According to a report from the independent Uzbek news site uznews.net today, the Initiative Group of Independent Human Rights Activists in Uzbekistan has also reported that officials in Jaslyk are re-sentencing inmates prosecuted on religious charges.
Surat Ikramov, head of the Initiative Group, reported in December that his organization had a list of 39 prisoners who had died in detention. He also told uznews.net that since 2006, each religious prisoner who reached the end of his sentence was being re-tried for "insubordination".
"I know of cases when persons sentenced for religious reasons had their sentence extended three times in a row as they reached the end of a term, with three to six years added on each time," uznews.net quoted him as saying. He believes the government is refusing to release the prisoners not because they fear new terrorist attacks, but as a lesson to intimidate other religious believers.
A typical case documented by the Initiative Group is that of Nabijon Mamjanov, 35, detained on his way home from work by police and security agents on suspicion of involvement in Hizb-ut-Tahir in March 1999 , then tortured until he confessed. He was subsequently tried and sentenced in June 1999 to 19 years of prison for "undermining the Constitutional order of the Republic of Uzbekistan," "preparing or distributing materials containing a threat to public security or public order" and "creation, leadership, or participation in religious extremist, separatist, fundamentalist or other banned organizations". Upon appeal, the sentence was reduced to 12 years of prison. Mamjanov served his term in Navoi Prison and was then transferred to Jaslyk in Karakalpakstan, a facility in a remote area known for its torture and murder of inmates.
Mamjanov's wife Shamshikhon came to the prison February 10 for a meeting with her husband, hoping he would be released in March, but then the meeting was postponed. She returned February 12, only to find out he had been sent to an isolation cell and handed an additional term for "insubordination".
Since a series of explosions in Tashkent in 1999, the Uzbek government has arrested thousands of Muslims from Hizb-ut-Tahir and other groups, said Ikramov. Little evidence is provided in hasty trials behind closed doors, where the defendants show signs of torture and receive insufficient legal defense. The Initiative Group put the number of such cases at about 14,000 religious believers who have been sentenced, with 9,000 still in detention.
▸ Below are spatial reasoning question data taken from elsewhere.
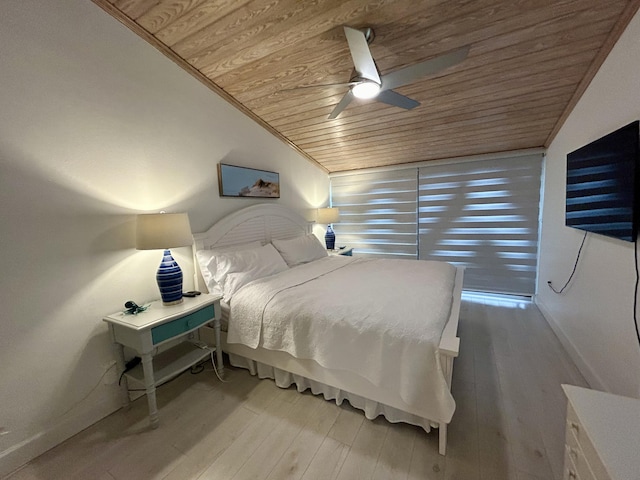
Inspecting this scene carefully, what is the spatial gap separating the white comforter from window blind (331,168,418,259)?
194 centimetres

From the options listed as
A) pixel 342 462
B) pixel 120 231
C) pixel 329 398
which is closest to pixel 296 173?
pixel 120 231

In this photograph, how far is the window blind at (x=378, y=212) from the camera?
14.1 ft

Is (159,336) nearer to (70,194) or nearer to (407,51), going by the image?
(70,194)

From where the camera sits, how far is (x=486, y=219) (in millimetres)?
3750

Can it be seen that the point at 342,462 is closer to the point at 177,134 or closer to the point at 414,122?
the point at 177,134

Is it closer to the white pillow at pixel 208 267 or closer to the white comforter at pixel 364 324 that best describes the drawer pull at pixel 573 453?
the white comforter at pixel 364 324

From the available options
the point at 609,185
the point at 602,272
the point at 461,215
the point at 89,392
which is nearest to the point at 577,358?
the point at 602,272

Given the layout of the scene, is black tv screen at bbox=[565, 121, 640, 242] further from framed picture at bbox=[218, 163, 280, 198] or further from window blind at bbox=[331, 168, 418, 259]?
framed picture at bbox=[218, 163, 280, 198]

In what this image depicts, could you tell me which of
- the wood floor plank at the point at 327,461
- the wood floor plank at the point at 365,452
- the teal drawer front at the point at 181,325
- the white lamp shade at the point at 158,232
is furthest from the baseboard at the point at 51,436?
the wood floor plank at the point at 365,452

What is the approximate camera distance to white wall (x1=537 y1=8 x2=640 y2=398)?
146 centimetres

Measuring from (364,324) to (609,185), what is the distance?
1.69 m

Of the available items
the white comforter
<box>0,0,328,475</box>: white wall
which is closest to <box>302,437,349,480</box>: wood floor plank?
the white comforter

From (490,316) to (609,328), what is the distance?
151 centimetres

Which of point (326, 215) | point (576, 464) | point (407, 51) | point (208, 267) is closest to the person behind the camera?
point (576, 464)
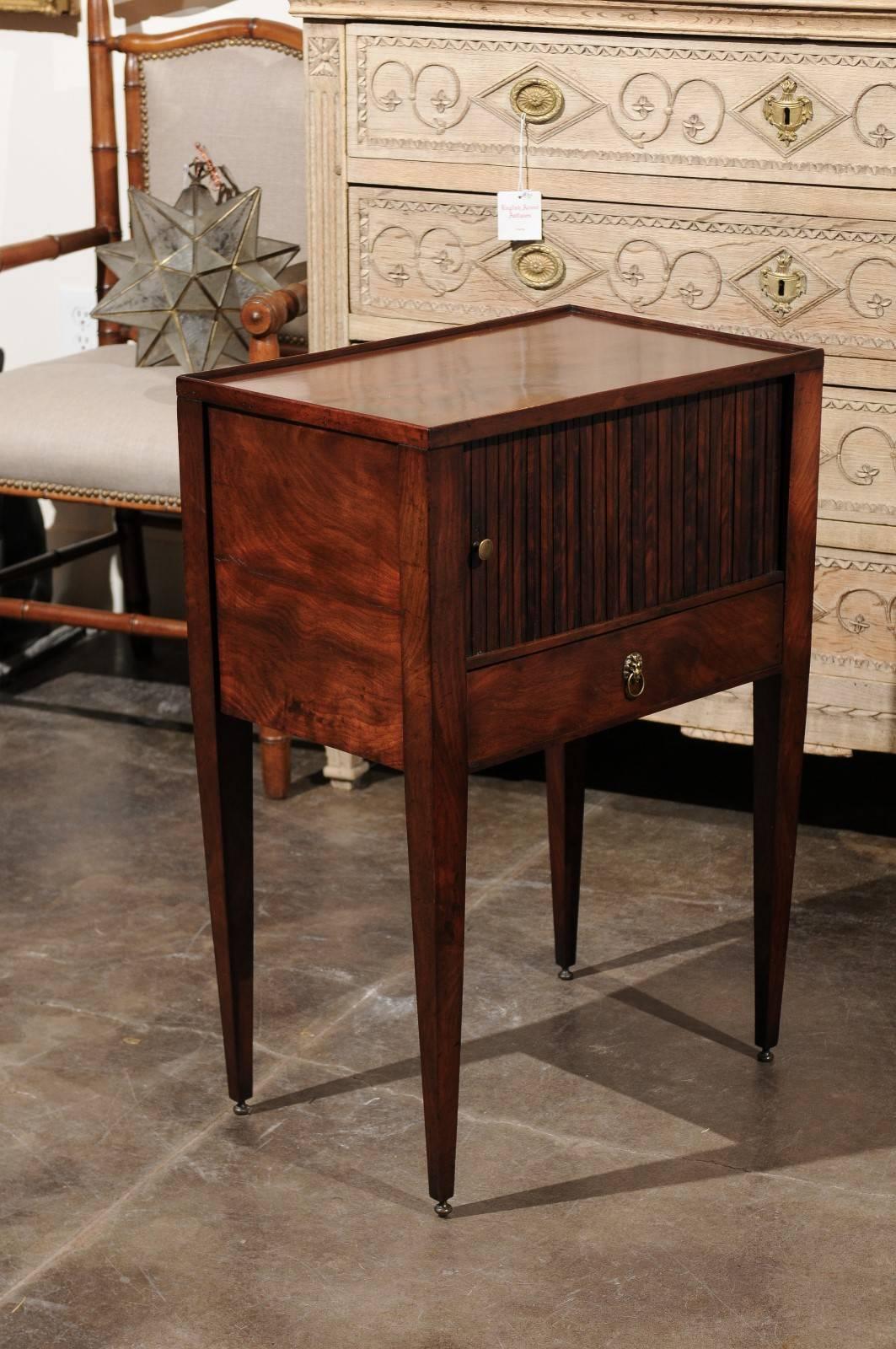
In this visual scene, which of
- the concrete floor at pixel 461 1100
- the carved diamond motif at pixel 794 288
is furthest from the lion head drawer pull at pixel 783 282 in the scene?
the concrete floor at pixel 461 1100

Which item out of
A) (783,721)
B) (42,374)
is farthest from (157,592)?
(783,721)

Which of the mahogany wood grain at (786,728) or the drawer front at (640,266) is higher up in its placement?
the drawer front at (640,266)

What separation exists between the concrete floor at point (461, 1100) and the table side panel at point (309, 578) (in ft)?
1.76

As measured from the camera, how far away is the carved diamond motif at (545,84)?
2.72m

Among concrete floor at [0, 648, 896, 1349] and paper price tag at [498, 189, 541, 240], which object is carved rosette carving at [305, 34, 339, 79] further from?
concrete floor at [0, 648, 896, 1349]

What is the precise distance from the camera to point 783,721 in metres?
2.14

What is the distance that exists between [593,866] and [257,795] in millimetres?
639

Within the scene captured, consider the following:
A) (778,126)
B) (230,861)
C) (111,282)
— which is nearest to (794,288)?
(778,126)

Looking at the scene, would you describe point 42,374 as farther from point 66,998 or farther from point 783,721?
point 783,721

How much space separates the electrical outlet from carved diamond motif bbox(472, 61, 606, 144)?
55.4 inches

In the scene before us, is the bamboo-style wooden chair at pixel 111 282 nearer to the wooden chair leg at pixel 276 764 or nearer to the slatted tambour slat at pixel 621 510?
the wooden chair leg at pixel 276 764

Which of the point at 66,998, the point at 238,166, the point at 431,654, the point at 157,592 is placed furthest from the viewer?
the point at 157,592

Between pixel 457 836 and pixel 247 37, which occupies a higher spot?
pixel 247 37

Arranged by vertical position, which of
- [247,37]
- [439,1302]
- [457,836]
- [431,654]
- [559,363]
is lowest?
[439,1302]
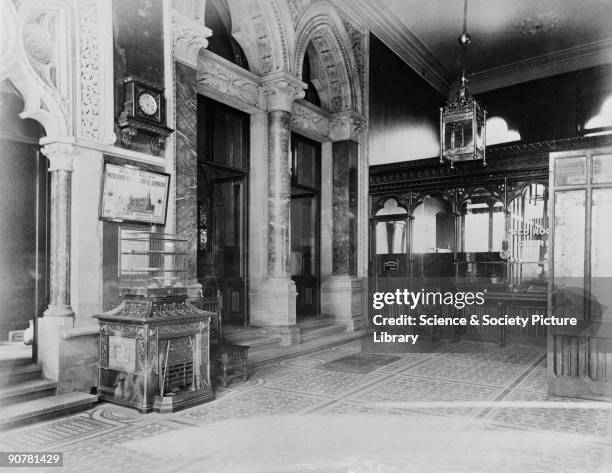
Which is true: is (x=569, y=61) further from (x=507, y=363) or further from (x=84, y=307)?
(x=84, y=307)

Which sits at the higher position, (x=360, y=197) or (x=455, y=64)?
(x=455, y=64)

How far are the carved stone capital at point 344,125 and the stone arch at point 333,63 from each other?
0.39ft

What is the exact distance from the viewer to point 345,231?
28.2 feet

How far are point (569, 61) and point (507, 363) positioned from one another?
324 inches

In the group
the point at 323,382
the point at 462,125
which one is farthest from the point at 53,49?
the point at 462,125

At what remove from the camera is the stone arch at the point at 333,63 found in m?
8.11

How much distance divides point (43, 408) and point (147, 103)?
2739mm

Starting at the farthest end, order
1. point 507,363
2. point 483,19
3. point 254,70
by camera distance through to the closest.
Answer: point 483,19, point 254,70, point 507,363

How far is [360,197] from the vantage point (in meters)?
9.00

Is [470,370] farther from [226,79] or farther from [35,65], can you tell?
[35,65]

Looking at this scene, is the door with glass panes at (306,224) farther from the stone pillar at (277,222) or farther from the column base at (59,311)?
the column base at (59,311)

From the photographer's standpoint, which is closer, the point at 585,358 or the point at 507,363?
the point at 585,358

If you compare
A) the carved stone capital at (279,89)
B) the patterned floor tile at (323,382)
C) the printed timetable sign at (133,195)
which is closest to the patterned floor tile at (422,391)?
the patterned floor tile at (323,382)

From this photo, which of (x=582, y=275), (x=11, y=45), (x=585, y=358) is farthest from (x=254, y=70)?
(x=585, y=358)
The information has not been able to be confirmed by international organizations which have been denied accreditation in Uzbekistan. In 2008, the International Committee of the Red Cross was able to resume prison visits in Uzbekistan, but does not publicize its findings and according to a local organization, Ezgulik, has not been granted access to certain prisoners of concern.
Hizb-ut-Tahir ties the timing of the deaths and new sentences of their members to the January 24 trip of President Islam Karimov to Brussels to meet with NATO Secretary General Anders Fogh Rasmussen and EU Commission President José Manuel Barroso. It is difficult to know what transpired at that meeting; when Karimov returned, he immediately raised the price of transit tariffs for NATO deliveries along the Northern Distribution Network, the supply line to Afghanistan. This could be a signal that NATO failed to reach an agreement with Karimov and now he is squeezing Washington for higher fees.
A large number of Hizb-ut-Tahir activists picked the Uzbek Embassy in Brussels during Karimov's visit, but according to the blogger De Cordier at neweurasianet.org, unlike a smaller picket organized by international human rights groups in front of NATO headquarters, the action received no media attention.